Document extract =>
————————

This isn't rocket science, you'll pick it up fairly quickly. In terms of calculating for exposure I believe there's a broader consideration,......cumulative error, your meter may be off/the way you're pointing your meter is off for what you want, your film(from batch to batch), what the lens is supposed to be delivering at the rear, the performance of the shutter, and so forth.
A bunch of little errors can add up to one big error, which is why I bracket in both directions exposure wise, regardless of format if it's an important shot.
Now this isn't technically part of your original question, but I think it's an important issue related to calculating for an exposure.
OMT..............The entrance pupil is the image of the aperture stop in the optics that come before it. The entrance pupil depending on the construction of the lens can be fairly close to what you've got back at the iris diaphragm, I know, I've checked some of my lenses regarding this.
In terms of calculating for an f number using the entrance pupil, that doens't hold true for a lens that doesn't have a front cell and some lenses don't, and in that case, it's using the iris diaphragm which is in front the rear cell.
Thanks for the help all, I think I'm starting to understand this a bit more.
Just to clarify something... When someone talks about using a wider lens for the speed it offers them, is this only because the lens they are using happens to stop down further than say their standard lens. So a wide angle lens with a minimum aperture of 2.8 is effectively no quicker than a standard lens with 2.8 as the minimum aperture?
Originally Posted by Jonathan Brewer
If there is no front cell the entrance pupil is the physical iris, so it does hold true. I've added a note to my original post to clarify that, in case it isn't obvious.

————————

Supplied entries =>

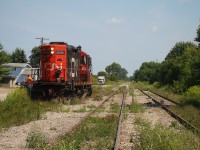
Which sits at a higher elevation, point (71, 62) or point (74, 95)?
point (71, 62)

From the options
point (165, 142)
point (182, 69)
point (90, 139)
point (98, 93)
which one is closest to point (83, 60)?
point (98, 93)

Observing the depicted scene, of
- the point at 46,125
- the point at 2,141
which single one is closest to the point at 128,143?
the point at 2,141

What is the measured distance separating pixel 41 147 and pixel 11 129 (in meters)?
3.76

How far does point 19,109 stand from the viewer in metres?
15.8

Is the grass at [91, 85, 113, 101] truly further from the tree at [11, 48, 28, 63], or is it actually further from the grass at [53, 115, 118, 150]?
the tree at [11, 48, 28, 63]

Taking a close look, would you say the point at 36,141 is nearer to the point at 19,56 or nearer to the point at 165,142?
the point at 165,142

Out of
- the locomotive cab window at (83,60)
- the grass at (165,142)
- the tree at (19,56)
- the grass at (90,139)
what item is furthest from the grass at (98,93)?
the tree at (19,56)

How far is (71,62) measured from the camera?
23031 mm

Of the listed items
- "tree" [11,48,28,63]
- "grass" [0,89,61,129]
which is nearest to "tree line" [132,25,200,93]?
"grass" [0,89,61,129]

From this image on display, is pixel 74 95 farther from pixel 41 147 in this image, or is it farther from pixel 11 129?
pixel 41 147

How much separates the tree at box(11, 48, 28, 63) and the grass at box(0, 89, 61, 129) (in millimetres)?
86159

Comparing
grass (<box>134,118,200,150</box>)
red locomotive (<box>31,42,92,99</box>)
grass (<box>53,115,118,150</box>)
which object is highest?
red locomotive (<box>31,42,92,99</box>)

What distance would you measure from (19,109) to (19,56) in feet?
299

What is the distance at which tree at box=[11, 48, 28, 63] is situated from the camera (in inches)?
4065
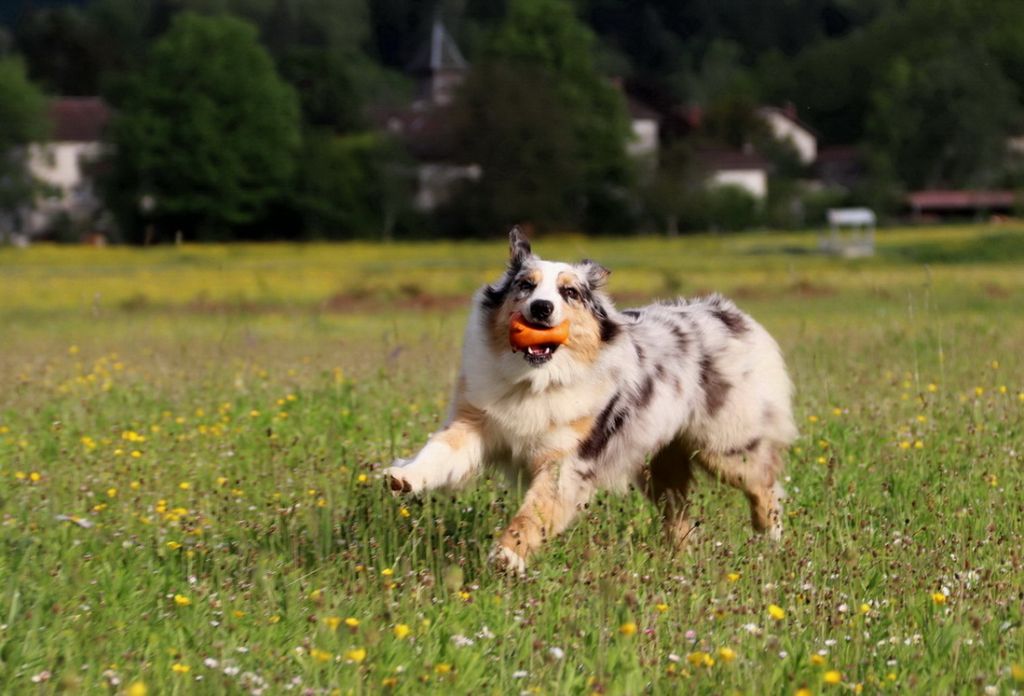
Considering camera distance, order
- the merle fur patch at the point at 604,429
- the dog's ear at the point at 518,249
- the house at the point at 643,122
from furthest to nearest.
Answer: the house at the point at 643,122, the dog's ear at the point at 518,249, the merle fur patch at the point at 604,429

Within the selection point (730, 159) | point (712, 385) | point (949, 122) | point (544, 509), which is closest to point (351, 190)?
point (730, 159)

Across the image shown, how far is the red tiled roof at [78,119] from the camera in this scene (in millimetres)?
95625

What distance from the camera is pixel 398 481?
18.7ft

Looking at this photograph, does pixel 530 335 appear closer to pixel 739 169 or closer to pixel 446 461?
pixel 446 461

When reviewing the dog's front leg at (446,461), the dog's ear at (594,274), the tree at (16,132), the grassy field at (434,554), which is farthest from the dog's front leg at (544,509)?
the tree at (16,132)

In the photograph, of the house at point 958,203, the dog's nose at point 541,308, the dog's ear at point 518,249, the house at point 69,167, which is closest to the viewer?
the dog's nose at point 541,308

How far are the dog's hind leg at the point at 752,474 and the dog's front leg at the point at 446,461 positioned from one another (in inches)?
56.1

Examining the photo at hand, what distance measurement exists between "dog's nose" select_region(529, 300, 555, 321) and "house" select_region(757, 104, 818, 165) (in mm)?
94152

————————

Problems =>
• a. In the exposure discussion, which sources of cumulative error does the first post name?
• b. In the exposure discussion, what does the writer of the first post do when a shot is important?
The data plays no part in what comes next.

Responses to the tasks =>
• a.
- The meter, which may be off or may be pointed in a way that is off for what you want
- The film, which varies from batch to batch
- What the lens is supposed to be delivering at the rear
- The performance of the shutter

• b. They bracket the exposure in both directions, regardless of format.